A house party held on Saturday night saw a group of lads chastise one of their mates for diving straight into the communal Vodka Cruisers.
Twenty-year-old Mitch’s eyes lit up when he saw the iced-up washing bucket stacked with the Smirnoff fruit juice.
“Shit yeah!” Mitch said on entering the party.
“Haven’t had one of these since Year 10.”
Mitch’s actions quickly caught the attention of the fellas.
“Whatcha got there Mitcho? Bitta lolly water mate? [laughs]” Jimmy, one of Mitch’s mates asked rhetorically.
“Oi fellas!
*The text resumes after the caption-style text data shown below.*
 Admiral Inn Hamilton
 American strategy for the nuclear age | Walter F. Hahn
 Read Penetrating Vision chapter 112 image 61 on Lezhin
Come look at this pussy!”
But, while initially copping it from his mates, it took just one round before Jimmy and almost every other bloke at the party were caught with Cruiser in hand.
“Saturday is for the boys … and for Cruisers!” Jimmy was heard yelling.
Meanwhile, party host, Sarah, 19 — who had been busy attaching her fake lashes — soon discovered her decision to provide equal amounts of communal cruisers as beers was a total miscalculation.
“I saw Kristy sipping on a Carlton Draught with a straw and was like what the ef is actually going on here?” she said.
“The Cruisers were gone in the first hour — the boys were double-parking and everything. I can’t even.”
Sarah was forced to get Dad to go and fetch another carton of Cruisers, exclusively for the girls.
Dad, who had been interrupted from enjoying a quiet stubby watching the footy on the couch, as a result informed Sarah this would be her last house party.